Rows of spatial question data:
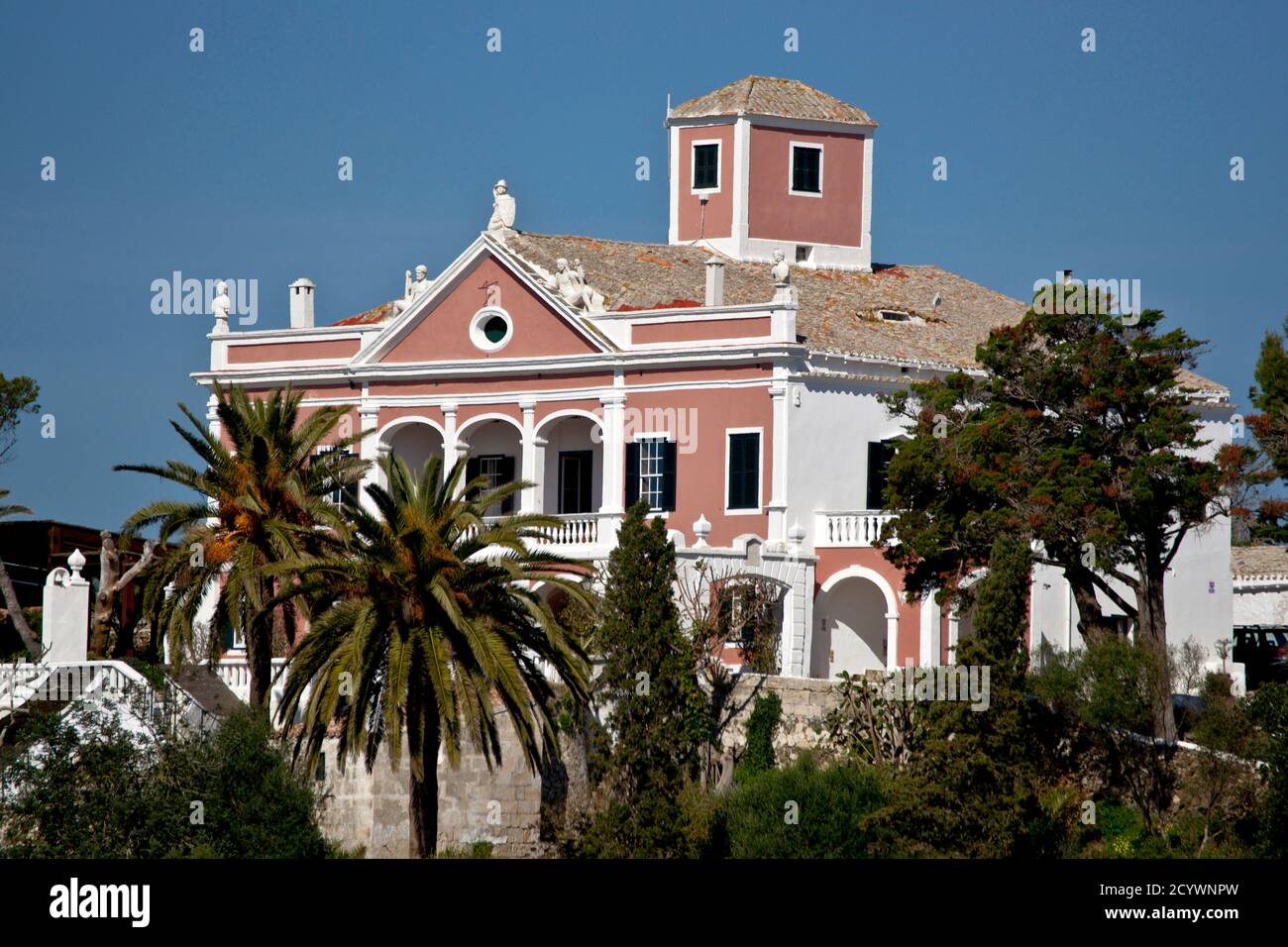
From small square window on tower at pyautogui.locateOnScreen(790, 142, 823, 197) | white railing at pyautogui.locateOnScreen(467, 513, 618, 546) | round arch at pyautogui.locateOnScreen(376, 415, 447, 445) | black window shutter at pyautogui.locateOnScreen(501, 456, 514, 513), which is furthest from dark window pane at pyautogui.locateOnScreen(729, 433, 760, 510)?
small square window on tower at pyautogui.locateOnScreen(790, 142, 823, 197)

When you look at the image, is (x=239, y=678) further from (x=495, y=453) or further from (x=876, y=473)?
(x=876, y=473)

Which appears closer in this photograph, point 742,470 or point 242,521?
point 242,521

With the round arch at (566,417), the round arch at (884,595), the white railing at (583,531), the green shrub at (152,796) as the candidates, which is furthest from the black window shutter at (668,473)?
the green shrub at (152,796)

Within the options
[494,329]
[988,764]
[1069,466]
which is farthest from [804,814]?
[494,329]

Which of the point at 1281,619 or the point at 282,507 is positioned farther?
the point at 1281,619

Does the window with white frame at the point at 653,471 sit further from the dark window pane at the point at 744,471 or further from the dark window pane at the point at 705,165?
the dark window pane at the point at 705,165

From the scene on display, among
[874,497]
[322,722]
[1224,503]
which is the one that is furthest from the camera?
[874,497]

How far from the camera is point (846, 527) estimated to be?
4906cm

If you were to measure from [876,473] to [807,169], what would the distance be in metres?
10.3

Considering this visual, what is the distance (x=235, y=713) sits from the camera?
41500 millimetres

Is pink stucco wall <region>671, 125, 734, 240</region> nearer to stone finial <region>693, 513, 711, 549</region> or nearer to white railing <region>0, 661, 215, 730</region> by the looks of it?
stone finial <region>693, 513, 711, 549</region>

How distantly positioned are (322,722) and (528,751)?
305 centimetres
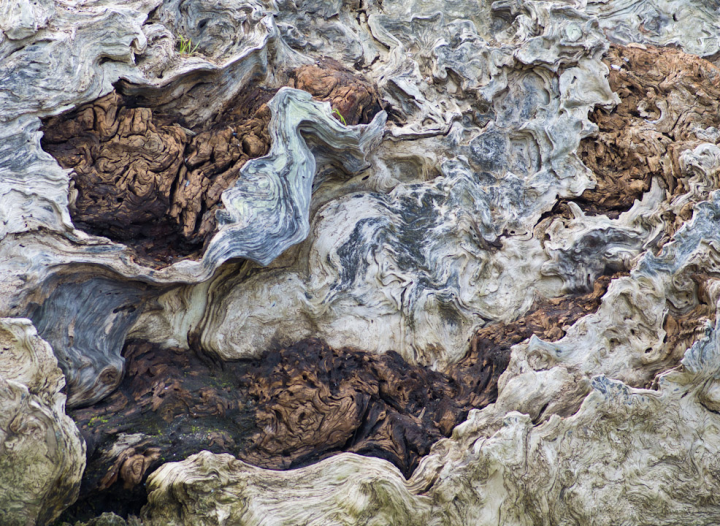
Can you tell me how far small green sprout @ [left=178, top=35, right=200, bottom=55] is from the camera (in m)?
4.98

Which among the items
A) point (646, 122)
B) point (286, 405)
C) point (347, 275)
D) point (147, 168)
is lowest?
point (286, 405)

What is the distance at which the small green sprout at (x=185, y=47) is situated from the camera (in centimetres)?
498

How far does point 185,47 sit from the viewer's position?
5031mm

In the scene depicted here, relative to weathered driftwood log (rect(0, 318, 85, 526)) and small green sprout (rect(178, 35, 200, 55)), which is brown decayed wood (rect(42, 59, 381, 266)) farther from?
weathered driftwood log (rect(0, 318, 85, 526))

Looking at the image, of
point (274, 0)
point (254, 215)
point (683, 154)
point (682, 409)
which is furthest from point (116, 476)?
point (683, 154)

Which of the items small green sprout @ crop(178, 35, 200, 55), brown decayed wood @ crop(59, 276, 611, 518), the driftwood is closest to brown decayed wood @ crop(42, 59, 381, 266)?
the driftwood

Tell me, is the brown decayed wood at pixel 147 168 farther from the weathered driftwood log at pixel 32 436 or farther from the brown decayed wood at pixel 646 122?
the brown decayed wood at pixel 646 122

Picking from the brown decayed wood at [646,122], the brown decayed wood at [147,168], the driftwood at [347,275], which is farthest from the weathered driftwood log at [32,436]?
the brown decayed wood at [646,122]

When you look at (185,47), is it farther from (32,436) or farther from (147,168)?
(32,436)

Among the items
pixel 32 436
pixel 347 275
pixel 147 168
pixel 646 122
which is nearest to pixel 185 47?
pixel 147 168

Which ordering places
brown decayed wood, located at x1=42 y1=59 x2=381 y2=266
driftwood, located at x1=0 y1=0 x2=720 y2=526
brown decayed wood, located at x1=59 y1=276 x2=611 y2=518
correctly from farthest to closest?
brown decayed wood, located at x1=42 y1=59 x2=381 y2=266 < brown decayed wood, located at x1=59 y1=276 x2=611 y2=518 < driftwood, located at x1=0 y1=0 x2=720 y2=526

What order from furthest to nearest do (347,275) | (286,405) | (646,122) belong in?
(646,122), (347,275), (286,405)

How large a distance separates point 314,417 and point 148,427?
1224 millimetres

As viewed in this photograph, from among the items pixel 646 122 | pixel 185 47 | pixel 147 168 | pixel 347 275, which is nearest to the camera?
pixel 147 168
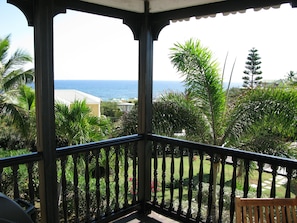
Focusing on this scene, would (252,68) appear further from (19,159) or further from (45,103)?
(19,159)

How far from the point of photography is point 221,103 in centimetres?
533

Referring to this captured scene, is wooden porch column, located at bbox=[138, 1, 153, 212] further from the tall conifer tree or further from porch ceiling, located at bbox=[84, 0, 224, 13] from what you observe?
the tall conifer tree

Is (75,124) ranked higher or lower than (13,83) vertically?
lower

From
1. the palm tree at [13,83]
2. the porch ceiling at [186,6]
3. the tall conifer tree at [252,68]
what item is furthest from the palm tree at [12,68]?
the porch ceiling at [186,6]

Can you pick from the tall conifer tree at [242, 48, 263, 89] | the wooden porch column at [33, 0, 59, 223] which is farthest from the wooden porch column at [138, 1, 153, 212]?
the tall conifer tree at [242, 48, 263, 89]

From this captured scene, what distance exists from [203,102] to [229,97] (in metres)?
0.72

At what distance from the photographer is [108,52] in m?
37.8

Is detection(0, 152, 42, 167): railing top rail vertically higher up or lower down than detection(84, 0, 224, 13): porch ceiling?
lower down

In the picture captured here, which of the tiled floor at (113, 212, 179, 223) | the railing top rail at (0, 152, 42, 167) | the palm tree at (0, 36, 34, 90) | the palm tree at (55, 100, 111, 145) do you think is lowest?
the tiled floor at (113, 212, 179, 223)

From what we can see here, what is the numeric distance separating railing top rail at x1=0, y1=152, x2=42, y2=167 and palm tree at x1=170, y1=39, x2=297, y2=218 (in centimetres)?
292

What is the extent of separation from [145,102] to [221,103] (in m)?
2.55

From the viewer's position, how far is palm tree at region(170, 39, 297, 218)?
443 centimetres

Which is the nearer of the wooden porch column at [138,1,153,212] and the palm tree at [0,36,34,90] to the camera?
the wooden porch column at [138,1,153,212]

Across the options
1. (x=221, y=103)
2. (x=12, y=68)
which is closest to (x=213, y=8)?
(x=221, y=103)
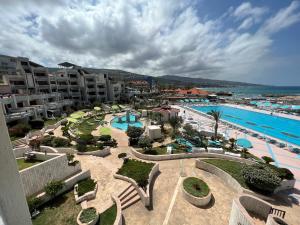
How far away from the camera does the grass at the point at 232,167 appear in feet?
49.9

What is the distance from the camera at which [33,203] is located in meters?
11.2

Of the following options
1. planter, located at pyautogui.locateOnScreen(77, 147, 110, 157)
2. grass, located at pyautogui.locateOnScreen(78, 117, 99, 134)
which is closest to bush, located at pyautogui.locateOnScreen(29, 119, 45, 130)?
grass, located at pyautogui.locateOnScreen(78, 117, 99, 134)

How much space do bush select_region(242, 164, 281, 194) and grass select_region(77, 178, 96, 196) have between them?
1411 centimetres

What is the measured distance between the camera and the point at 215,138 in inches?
1109

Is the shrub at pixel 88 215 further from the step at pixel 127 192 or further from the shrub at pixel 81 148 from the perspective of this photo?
the shrub at pixel 81 148

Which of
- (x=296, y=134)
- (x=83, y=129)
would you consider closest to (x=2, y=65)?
(x=83, y=129)

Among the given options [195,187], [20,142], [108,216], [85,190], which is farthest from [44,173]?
[195,187]

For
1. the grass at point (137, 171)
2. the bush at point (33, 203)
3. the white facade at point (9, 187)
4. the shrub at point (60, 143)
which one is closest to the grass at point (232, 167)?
the grass at point (137, 171)

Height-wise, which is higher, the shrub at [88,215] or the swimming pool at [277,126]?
the shrub at [88,215]

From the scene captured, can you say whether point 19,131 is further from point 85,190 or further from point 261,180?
point 261,180

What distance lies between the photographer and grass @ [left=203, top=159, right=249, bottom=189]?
49.9 feet

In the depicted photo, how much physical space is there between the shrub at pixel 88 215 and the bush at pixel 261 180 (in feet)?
44.0

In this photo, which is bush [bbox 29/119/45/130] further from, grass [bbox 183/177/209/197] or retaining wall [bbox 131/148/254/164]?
grass [bbox 183/177/209/197]

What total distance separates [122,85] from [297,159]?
63308 millimetres
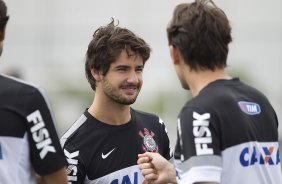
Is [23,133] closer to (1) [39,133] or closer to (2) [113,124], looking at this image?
(1) [39,133]

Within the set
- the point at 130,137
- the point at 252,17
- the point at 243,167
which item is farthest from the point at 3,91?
the point at 252,17

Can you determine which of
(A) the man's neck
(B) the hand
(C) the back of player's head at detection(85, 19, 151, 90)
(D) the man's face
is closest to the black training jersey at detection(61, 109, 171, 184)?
(D) the man's face

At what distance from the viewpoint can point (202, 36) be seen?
454cm

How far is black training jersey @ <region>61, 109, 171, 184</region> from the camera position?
586 centimetres

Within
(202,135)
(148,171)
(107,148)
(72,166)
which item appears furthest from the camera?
(107,148)

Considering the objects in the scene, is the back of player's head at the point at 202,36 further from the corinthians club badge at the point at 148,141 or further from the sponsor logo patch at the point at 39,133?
Answer: the corinthians club badge at the point at 148,141

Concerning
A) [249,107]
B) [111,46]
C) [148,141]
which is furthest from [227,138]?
[111,46]

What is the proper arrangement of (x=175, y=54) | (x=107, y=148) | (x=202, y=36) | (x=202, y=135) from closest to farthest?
(x=202, y=135), (x=202, y=36), (x=175, y=54), (x=107, y=148)

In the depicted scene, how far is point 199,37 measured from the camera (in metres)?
4.54

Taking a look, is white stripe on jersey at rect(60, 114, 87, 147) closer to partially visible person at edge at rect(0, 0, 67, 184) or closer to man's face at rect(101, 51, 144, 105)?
man's face at rect(101, 51, 144, 105)

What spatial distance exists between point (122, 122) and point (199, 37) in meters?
1.77

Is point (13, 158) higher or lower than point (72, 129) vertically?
higher

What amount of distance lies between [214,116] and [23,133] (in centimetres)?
95

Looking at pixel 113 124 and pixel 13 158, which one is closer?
pixel 13 158
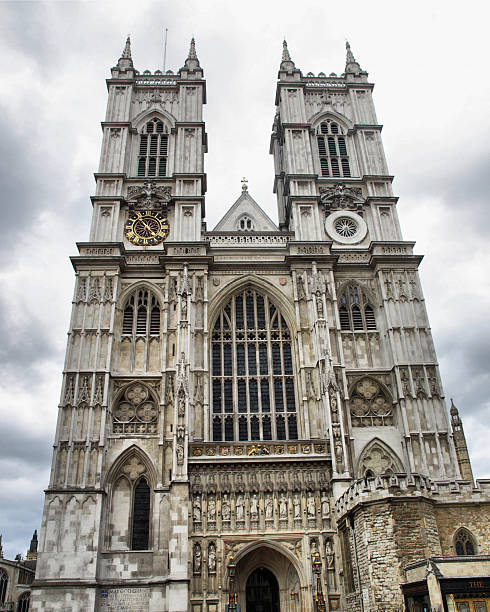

Given task >> Select every line in the material above that contains the word "finial" and copy each one out in full.

Complete output >>
Is pink stucco wall <region>671, 125, 734, 240</region> nearer to stone finial <region>693, 513, 711, 549</region> or nearer to white railing <region>0, 661, 215, 730</region> by the looks of it?
stone finial <region>693, 513, 711, 549</region>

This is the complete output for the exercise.